Em 1937 a Rua do Herval foi inundada pelo Rio Juvevê. O casario de madeira construído sobre pilotis de tijolos ficou a salvo por milímetros. Essa, eu não vi. Em 1983 vi o Rio Iguaçu ocupando toda a baixada que fica logo depois da estação da Copel até a Estrada do Leite (Avenida Rui Barbosa). A várzea era desabitada, a enchente não foi desastrosa e as vacas ficaram juntinhas nas partes mais altas. A jusante, bem longe, União da Vitória submergiu e foi triste. O frio de julho e a lama nas casas causaram muito sofrimento. Segunda-feira passada, ao final da tarde, presenciei o Parque Barigui se transformar no Lago Barigui; a água barrenta se estendia no horizonte. Aquilo eu nunca vi. A turbulência, os galhos, o lixo, assustavam; fiquei imaginando a sujeira quando a água baixasse. A chuva fortíssima durou quase dois dias e as águas lamacentas demoraram a voltar à calha do rio. Depois da tempestade, diz a sabedoria popular, vem a bonança. Figura de linguagem. Na vida real, depois da tempestade vem o desespero de quem perdeu pessoas, bens e o sossego.

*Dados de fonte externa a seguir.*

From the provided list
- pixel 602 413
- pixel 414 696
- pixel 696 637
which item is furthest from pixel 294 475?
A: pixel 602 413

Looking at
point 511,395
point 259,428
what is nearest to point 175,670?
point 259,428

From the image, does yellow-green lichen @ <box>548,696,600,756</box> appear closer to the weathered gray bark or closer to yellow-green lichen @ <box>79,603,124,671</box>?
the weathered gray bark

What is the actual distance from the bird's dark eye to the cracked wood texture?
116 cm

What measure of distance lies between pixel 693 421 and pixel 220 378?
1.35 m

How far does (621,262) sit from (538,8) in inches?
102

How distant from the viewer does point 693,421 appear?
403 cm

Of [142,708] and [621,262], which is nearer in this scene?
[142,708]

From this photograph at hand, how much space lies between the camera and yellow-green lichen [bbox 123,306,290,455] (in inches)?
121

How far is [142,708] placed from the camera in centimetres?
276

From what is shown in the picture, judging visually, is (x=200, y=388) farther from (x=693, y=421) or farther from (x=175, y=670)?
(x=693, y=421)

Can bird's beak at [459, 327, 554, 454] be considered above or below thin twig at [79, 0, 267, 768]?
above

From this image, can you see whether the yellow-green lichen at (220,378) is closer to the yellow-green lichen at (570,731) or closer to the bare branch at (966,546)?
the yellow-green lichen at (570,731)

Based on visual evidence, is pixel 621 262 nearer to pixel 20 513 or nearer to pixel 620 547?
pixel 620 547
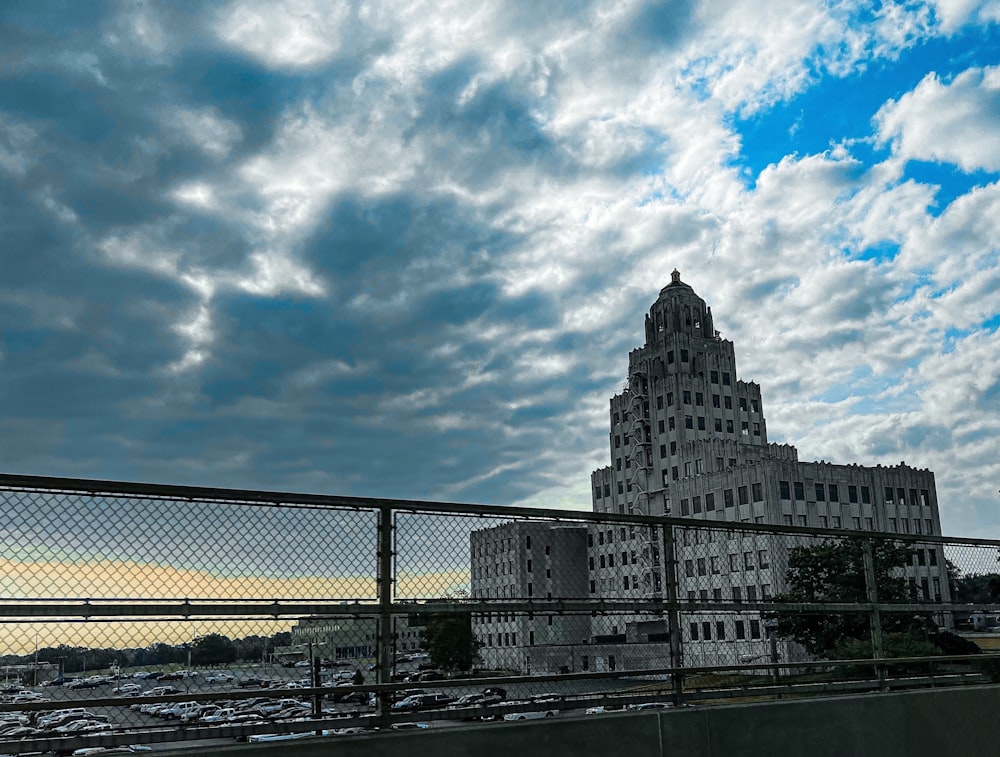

A natureza está louca, mais agressiva do que no passado? As mudanças catastróficas são tema de filmes que anunciam o apocalipse para 2012, 2019, 2025. Ora o fim do mundo virá com terremotos e lava, ora com calor global, derretimento dos polos, ora com frio sideral. O bombardeio de informações em tom tenebroso, funéreo, causa a sensação de marcha sem freios para o abismo. Individualmente vivemos com o propósito de não morrer e, ao mesmo tempo, temos a certeza da finitude. De certa forma, projetamos essa dualidade angustiante para o planeta que dá os meios para a existência.
Olhar a enchente e exclamar que isso é o fim dos tempos é parte da projeção da nossa condição particular para o todo. É intuitivo, não exige nenhum raciocínio baseado em conhecimento de fatos pretéritos e análise de padrões estatísticos; além disso, soa quase profético, dando ao falante o prazer de anunciar o futuro como se fosse iluminado, capaz de perscrutar o amanhã, trazendo informações que os outros não percebem. Por isso, a memória fica fraca e todo mundo esquece as agruras de anteontem. A rigor, a natureza nunca esteve tão pacífica. Vulcões, terremotos, maremotos, chuvas torrenciais, secas, calores, glaciações, tornaram-se raros e menos agressivos quando ocorrem. Essa calmaria permitiu o surgimento de animais sofisticados, sem proteção contra agudas variações de temperatura e umidade, que desembocaram em mamíferos bípedes capazes de se distinguir do meio onde vivem e, mais que isso, construir ambientes artificiais mais agradáveis que os naturais.
A resposta para a enchente no Rio Barigui não é cataclísmica, a ser anunciada com trombetas sopradas por anjos barrocos. A ocupação da várzea, com o apoio de políticos em geral, é a causa dos danos. As enchentes são parte dos ciclos naturais. Não é a enchente que traz sofrimento. É a presença de casas, ruas, lojas, lixo, muito lixo, no caminho das águas que gera tragédia. O terremoto de 1985 na Cidade do México demoliu mais de 100 mil edificações porque a cidade foi construída em aterro feito sobre um lago. Quando veio o sismo, o chão chacoalhou igual a gelatina. Guardadas as proporções, o pano de fundo é o mesmo: negligência ou arrogância diante das forças da natureza que são sobejamente conhecidas.
Alguém pode dizer que a chuva extrapolou os padrões porque a civilização industrial está bulindo demais com o clima. Estamos mesmo gerando o nosso extermínio, cutucando a natureza com vara curta? Não vi, não sei, mas aprecio quem sabe.